"""
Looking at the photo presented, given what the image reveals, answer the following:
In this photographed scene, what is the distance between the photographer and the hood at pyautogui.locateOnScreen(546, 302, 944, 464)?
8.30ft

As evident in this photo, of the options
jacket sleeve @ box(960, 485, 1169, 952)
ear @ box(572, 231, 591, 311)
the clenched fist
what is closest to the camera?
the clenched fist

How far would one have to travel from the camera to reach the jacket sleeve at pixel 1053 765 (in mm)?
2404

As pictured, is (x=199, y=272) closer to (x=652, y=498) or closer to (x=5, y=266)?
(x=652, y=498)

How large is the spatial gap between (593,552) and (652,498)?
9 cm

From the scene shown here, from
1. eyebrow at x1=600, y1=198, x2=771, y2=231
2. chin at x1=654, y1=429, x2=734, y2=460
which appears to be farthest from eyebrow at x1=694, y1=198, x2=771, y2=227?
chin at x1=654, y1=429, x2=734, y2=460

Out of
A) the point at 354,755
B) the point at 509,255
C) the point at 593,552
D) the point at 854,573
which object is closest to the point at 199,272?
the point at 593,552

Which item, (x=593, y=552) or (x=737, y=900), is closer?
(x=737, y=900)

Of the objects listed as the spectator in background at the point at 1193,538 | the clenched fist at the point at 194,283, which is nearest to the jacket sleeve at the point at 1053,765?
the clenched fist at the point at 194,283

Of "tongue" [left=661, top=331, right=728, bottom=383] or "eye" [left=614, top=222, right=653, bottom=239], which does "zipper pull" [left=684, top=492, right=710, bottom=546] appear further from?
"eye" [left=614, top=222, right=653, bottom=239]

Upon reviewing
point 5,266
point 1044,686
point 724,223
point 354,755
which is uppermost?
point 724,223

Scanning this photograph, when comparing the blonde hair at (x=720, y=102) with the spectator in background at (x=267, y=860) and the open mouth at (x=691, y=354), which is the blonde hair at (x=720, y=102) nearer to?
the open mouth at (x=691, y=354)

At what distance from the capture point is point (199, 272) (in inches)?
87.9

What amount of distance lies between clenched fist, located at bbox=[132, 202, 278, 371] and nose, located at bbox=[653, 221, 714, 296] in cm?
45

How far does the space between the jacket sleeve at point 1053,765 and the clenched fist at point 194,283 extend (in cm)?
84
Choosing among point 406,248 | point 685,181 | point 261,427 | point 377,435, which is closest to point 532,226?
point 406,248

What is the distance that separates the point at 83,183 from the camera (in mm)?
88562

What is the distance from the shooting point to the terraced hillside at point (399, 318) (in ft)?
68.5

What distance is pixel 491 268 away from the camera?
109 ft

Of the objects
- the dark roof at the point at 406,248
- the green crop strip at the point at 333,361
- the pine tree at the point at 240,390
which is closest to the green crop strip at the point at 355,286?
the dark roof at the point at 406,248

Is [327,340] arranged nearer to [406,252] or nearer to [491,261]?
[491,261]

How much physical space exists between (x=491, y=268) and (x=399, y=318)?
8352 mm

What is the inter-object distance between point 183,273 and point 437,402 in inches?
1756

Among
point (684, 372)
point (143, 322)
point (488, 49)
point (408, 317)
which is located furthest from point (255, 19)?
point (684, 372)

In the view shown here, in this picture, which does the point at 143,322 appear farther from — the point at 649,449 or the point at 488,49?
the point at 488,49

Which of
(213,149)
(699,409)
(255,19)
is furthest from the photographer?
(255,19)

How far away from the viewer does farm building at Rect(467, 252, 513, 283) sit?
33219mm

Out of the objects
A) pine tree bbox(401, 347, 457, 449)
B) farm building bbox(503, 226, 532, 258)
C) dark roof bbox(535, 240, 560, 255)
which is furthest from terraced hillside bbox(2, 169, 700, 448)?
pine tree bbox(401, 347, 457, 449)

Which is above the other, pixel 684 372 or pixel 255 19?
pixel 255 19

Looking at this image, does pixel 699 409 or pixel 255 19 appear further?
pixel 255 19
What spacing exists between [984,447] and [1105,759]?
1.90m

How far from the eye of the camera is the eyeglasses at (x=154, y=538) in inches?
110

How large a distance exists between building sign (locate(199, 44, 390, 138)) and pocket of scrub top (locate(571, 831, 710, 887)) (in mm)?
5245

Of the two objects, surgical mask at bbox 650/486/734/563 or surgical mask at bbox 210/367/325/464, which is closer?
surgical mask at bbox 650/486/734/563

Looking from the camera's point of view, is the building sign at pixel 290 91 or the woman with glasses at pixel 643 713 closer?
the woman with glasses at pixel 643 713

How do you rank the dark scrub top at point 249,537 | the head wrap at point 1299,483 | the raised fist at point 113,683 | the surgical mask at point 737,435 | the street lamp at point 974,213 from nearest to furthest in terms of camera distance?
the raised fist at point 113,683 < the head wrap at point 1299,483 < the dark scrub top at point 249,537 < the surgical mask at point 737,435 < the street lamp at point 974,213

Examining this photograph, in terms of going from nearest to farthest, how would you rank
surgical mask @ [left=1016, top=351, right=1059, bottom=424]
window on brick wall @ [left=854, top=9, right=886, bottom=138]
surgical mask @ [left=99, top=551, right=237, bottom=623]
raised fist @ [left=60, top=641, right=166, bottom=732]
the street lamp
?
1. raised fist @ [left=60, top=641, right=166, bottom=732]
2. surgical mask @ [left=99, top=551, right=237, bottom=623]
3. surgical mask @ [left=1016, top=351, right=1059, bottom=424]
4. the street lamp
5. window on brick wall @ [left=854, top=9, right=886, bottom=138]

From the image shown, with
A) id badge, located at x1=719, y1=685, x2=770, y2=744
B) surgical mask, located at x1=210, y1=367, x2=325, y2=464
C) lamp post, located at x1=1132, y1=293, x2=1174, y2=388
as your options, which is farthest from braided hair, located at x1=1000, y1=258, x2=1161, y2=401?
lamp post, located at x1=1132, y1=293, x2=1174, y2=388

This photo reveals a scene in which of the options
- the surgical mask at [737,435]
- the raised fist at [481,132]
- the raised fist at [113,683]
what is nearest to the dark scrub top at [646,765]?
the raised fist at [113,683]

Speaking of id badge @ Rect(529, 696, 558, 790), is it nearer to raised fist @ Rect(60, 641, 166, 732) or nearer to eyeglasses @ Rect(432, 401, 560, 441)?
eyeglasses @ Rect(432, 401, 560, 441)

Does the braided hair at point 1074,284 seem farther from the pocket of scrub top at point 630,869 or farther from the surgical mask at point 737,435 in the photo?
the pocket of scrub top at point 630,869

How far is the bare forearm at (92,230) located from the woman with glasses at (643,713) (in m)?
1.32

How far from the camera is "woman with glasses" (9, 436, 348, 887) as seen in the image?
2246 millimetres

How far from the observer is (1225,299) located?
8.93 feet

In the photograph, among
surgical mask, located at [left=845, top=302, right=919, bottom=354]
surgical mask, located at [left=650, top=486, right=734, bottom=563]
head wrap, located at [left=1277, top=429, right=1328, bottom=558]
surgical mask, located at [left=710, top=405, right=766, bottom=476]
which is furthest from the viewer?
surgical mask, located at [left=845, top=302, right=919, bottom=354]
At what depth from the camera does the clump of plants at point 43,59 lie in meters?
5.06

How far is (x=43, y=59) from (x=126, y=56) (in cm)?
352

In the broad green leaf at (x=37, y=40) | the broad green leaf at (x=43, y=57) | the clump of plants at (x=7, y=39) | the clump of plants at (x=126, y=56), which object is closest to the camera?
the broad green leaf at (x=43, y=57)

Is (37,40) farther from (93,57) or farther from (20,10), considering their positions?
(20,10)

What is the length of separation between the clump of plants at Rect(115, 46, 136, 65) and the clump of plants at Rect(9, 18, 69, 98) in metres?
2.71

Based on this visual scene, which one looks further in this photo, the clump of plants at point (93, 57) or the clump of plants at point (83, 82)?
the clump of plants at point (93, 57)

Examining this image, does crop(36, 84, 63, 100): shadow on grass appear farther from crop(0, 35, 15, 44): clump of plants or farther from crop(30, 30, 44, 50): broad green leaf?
"""
Reproduce all of the records above, replacing "jacket sleeve" with "coat sleeve" wherever it appears and leaving the rest untouched.

Looking at the photo presented, given what the image reveals, answer the following:
In this photographed scene, what is the distance between the photographer and the hood at pyautogui.locateOnScreen(546, 302, 944, 464)?
8.30ft

As evident in this photo, of the options
coat sleeve @ box(960, 485, 1169, 952)
ear @ box(572, 231, 591, 311)
the clenched fist
what is closest to the camera?
the clenched fist

How far would one have to travel from the camera to reach the coat sleeve at pixel 1053 765 (in mm)?
2404

As pictured, is (x=199, y=272) closer to (x=652, y=498) or closer to (x=5, y=266)?
(x=652, y=498)

How large is the spatial gap between (593,552) and (652,498)?
9 cm

From the scene shown here, from
1. eyebrow at x1=600, y1=198, x2=771, y2=231
2. chin at x1=654, y1=429, x2=734, y2=460
which appears to be farthest from eyebrow at x1=694, y1=198, x2=771, y2=227?
chin at x1=654, y1=429, x2=734, y2=460

Out of
A) the point at 354,755
B) the point at 509,255
C) the point at 593,552
D) the point at 854,573
which object is closest to the point at 199,272?
the point at 593,552

Which item, (x=593, y=552) or (x=737, y=900), is closer?
(x=737, y=900)

Of the objects listed as the spectator in background at the point at 1193,538 | the clenched fist at the point at 194,283, which is nearest to the coat sleeve at the point at 1053,765?
the clenched fist at the point at 194,283

Of "tongue" [left=661, top=331, right=728, bottom=383] or "eye" [left=614, top=222, right=653, bottom=239], which does "zipper pull" [left=684, top=492, right=710, bottom=546] appear further from?
"eye" [left=614, top=222, right=653, bottom=239]

Upon reviewing
point 5,266
point 1044,686
point 724,223
point 354,755
which is uppermost?
point 724,223

Scanning this photograph, when comparing the blonde hair at (x=720, y=102) with the spectator in background at (x=267, y=860) and the open mouth at (x=691, y=354), which is the blonde hair at (x=720, y=102) nearer to?
the open mouth at (x=691, y=354)

At what distance from the capture point is point (199, 272) (in inches)?
87.9

What amount of distance lies between clenched fist, located at bbox=[132, 202, 278, 371] and nose, located at bbox=[653, 221, 714, 296] in cm?
45

How far does the space between the coat sleeve at point 1053,765 and the clenched fist at point 194,283 extend (in cm)?
84
Choosing among point 406,248 | point 685,181 | point 261,427 | point 377,435, which is closest to point 532,226?
point 406,248

What is the distance that separates the point at 83,183 from the camera (in mm)?
88562

What is the distance from the shooting point to the terraced hillside at point (399, 318) (in ft)?
68.5

What distance is pixel 491 268 away from the camera?
109 ft

Of the objects
- the dark roof at the point at 406,248
- the green crop strip at the point at 333,361
- the pine tree at the point at 240,390
which is closest to the green crop strip at the point at 355,286?
the dark roof at the point at 406,248

Is [327,340] arranged nearer to [406,252] or nearer to [491,261]?
[491,261]

How much physical space exists between (x=491, y=268) and (x=399, y=318)?
8352 mm

What is the inter-object distance between point 183,273 and point 437,402 in inches?
1756

Among
point (684, 372)
point (143, 322)
point (488, 49)
point (408, 317)
which is located furthest from point (255, 19)?
point (684, 372)

In the view shown here, in this picture, which does the point at 143,322 appear farther from — the point at 649,449 or the point at 488,49?
the point at 488,49

Which of
(213,149)
(699,409)
(255,19)
is furthest from the photographer?
(255,19)

How far away from the viewer does farm building at Rect(467, 252, 513, 283) sit?
33219mm

Out of the objects
A) pine tree bbox(401, 347, 457, 449)
B) farm building bbox(503, 226, 532, 258)
C) dark roof bbox(535, 240, 560, 255)
which is furthest from terraced hillside bbox(2, 169, 700, 448)?
pine tree bbox(401, 347, 457, 449)

Which is above the other, pixel 684 372 or pixel 255 19?
pixel 255 19

Looking at this image, does pixel 699 409 or pixel 255 19 appear further?
pixel 255 19
What spacing exists between [984,447] and [1105,759]?
1.90m

How far from the eye of the camera is the eyeglasses at (x=154, y=538) in inches?
110

How large a distance exists between building sign (locate(199, 44, 390, 138)) and pocket of scrub top (locate(571, 831, 710, 887)) (in mm)?
5245

Of the two objects, surgical mask at bbox 650/486/734/563 or surgical mask at bbox 210/367/325/464, which is closer?
surgical mask at bbox 650/486/734/563

Looking from the camera's point of view, is the building sign at pixel 290 91 or the woman with glasses at pixel 643 713 closer?
the woman with glasses at pixel 643 713

How do you rank the dark scrub top at point 249,537 | the head wrap at point 1299,483 | the raised fist at point 113,683 | the surgical mask at point 737,435 | the street lamp at point 974,213 from nearest to furthest in terms of camera distance?
the raised fist at point 113,683 < the head wrap at point 1299,483 < the dark scrub top at point 249,537 < the surgical mask at point 737,435 < the street lamp at point 974,213

Examining this photograph, in terms of going from nearest to farthest, how would you rank
surgical mask @ [left=1016, top=351, right=1059, bottom=424]
window on brick wall @ [left=854, top=9, right=886, bottom=138]
surgical mask @ [left=99, top=551, right=237, bottom=623]
raised fist @ [left=60, top=641, right=166, bottom=732]
the street lamp
?
1. raised fist @ [left=60, top=641, right=166, bottom=732]
2. surgical mask @ [left=99, top=551, right=237, bottom=623]
3. surgical mask @ [left=1016, top=351, right=1059, bottom=424]
4. the street lamp
5. window on brick wall @ [left=854, top=9, right=886, bottom=138]

From the image shown, with
A) id badge, located at x1=719, y1=685, x2=770, y2=744
B) surgical mask, located at x1=210, y1=367, x2=325, y2=464
C) lamp post, located at x1=1132, y1=293, x2=1174, y2=388
as your options, which is farthest from braided hair, located at x1=1000, y1=258, x2=1161, y2=401?
lamp post, located at x1=1132, y1=293, x2=1174, y2=388

This photo reveals a scene in which of the options
- the surgical mask at [737,435]
- the raised fist at [481,132]
- the raised fist at [113,683]
what is nearest to the dark scrub top at [646,765]?
the raised fist at [113,683]

Speaking of id badge @ Rect(529, 696, 558, 790), is it nearer to raised fist @ Rect(60, 641, 166, 732) or nearer to eyeglasses @ Rect(432, 401, 560, 441)?
eyeglasses @ Rect(432, 401, 560, 441)

Does the braided hair at point 1074,284 seem farther from the pocket of scrub top at point 630,869 or farther from the surgical mask at point 737,435 in the photo?
the pocket of scrub top at point 630,869

How far is the bare forearm at (92,230) located from the woman with glasses at (643,713) (in m)?
1.32

How far from the camera is "woman with glasses" (9, 436, 348, 887) as seen in the image?
2246 millimetres

How far from the observer is (1225,299) located?
8.93 feet

In the photograph, among
surgical mask, located at [left=845, top=302, right=919, bottom=354]
surgical mask, located at [left=650, top=486, right=734, bottom=563]
head wrap, located at [left=1277, top=429, right=1328, bottom=558]
surgical mask, located at [left=710, top=405, right=766, bottom=476]
which is furthest from the viewer?
surgical mask, located at [left=845, top=302, right=919, bottom=354]
At what depth from the camera does the clump of plants at point 43,59 lie in meters?
5.06

How far is (x=43, y=59) from (x=126, y=56) (in cm)?
352

In the broad green leaf at (x=37, y=40) | the broad green leaf at (x=43, y=57) | the clump of plants at (x=7, y=39) | the clump of plants at (x=126, y=56), which object is closest to the camera?
the broad green leaf at (x=43, y=57)

Is (37,40) farther from (93,57) or farther from (20,10), considering their positions?
(20,10)

What is the length of separation between the clump of plants at Rect(115, 46, 136, 65) and the clump of plants at Rect(9, 18, 69, 98) in metres?
2.71

Based on this visual scene, which one looks further in this photo, the clump of plants at point (93, 57) or the clump of plants at point (83, 82)?
the clump of plants at point (93, 57)

Examining this image, does crop(36, 84, 63, 100): shadow on grass appear farther from crop(0, 35, 15, 44): clump of plants or farther from crop(30, 30, 44, 50): broad green leaf?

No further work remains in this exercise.